Carefully talking out what these "sane defaults" are, documenting, and
using them is not "the lazy thing to do".

> Frequent for which location/place? You are already making assumptions
> about what you consider as normal, not what is most common in the
> world at large.

Oh yeah, because the world is just *full* of triple decker bridges :)

(Not really sure what you were thinking there.)

> Humans tend to be lazy, the whole y2k bug thing, which was overly
> hyped anyway, wasn't due to lack of bits of memory for storing the
> full year, not just the last 2 digits, it was just human laziness that
> dropped the first 2 digits and this is a similar case, dropping a tag
> because it isn't seen as relevent at this exact moment in time.

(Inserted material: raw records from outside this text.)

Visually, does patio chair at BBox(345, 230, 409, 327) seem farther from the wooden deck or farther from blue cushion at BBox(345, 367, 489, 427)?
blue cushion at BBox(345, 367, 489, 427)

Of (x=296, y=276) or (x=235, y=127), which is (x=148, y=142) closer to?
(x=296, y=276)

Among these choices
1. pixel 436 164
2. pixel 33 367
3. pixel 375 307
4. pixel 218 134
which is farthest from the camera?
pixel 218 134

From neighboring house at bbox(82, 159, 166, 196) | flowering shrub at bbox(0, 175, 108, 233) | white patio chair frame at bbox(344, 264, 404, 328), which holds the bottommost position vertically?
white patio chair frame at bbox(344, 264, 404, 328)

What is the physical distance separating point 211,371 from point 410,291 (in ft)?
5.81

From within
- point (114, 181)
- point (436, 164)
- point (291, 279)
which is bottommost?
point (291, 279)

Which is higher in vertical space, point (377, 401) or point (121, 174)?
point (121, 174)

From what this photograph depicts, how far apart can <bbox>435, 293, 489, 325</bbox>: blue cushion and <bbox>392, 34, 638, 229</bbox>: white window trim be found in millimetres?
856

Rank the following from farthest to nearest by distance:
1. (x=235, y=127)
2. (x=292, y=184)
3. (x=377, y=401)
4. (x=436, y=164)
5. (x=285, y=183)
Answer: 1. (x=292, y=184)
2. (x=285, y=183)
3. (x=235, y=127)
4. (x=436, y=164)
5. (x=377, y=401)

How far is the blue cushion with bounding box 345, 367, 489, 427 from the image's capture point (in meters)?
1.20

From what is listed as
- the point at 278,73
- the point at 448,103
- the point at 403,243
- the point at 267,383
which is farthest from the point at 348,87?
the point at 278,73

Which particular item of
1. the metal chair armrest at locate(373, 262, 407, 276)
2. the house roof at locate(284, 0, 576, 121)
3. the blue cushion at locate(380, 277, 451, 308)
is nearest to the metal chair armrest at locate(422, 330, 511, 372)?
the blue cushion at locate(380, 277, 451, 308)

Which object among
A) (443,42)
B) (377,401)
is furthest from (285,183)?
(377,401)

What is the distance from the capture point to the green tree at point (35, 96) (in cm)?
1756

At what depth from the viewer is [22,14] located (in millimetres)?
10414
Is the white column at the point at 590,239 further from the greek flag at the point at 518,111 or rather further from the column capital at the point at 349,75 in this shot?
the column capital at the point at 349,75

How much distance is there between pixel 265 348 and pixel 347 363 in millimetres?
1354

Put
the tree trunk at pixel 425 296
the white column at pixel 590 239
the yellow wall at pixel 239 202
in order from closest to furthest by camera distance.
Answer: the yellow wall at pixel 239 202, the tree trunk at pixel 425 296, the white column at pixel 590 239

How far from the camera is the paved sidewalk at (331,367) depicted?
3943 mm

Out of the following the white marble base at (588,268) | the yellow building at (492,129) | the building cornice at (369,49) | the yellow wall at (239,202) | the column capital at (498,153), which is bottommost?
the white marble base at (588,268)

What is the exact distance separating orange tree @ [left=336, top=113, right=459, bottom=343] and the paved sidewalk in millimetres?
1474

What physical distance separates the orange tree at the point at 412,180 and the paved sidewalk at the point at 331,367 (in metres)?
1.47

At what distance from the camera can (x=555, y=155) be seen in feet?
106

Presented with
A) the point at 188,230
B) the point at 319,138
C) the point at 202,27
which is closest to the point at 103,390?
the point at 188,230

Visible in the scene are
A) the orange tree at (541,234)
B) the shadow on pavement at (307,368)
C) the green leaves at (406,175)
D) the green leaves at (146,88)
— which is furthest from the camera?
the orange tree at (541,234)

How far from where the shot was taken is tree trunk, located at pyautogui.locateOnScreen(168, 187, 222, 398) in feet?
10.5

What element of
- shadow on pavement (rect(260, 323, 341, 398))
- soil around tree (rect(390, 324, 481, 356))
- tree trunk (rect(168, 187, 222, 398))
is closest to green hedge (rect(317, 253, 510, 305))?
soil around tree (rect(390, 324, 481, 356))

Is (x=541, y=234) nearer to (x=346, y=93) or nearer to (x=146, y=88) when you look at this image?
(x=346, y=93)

So...following a documented convention that waterways are "below"
roads is akin to Y2K? I'm not seeing it.

Honestly, these same flamewars are recurring with alarming frequency.
I always seem to find myself on the opposite side of the fence from
people who (as I interpret it) enjoy tagging every possible detail as
thoroughly as possible. They get annoyed when people like me propose
working out the minimum number of tags required for a situation, and
following that scheme.

The best I can propose is that *you* keep adding the redundant tags,
and *I* will follow documented convention (assuming it *is* documented
- heh), and tag the minimum required. And hopefully one day someone
will figure out a way of cleaning up this mess.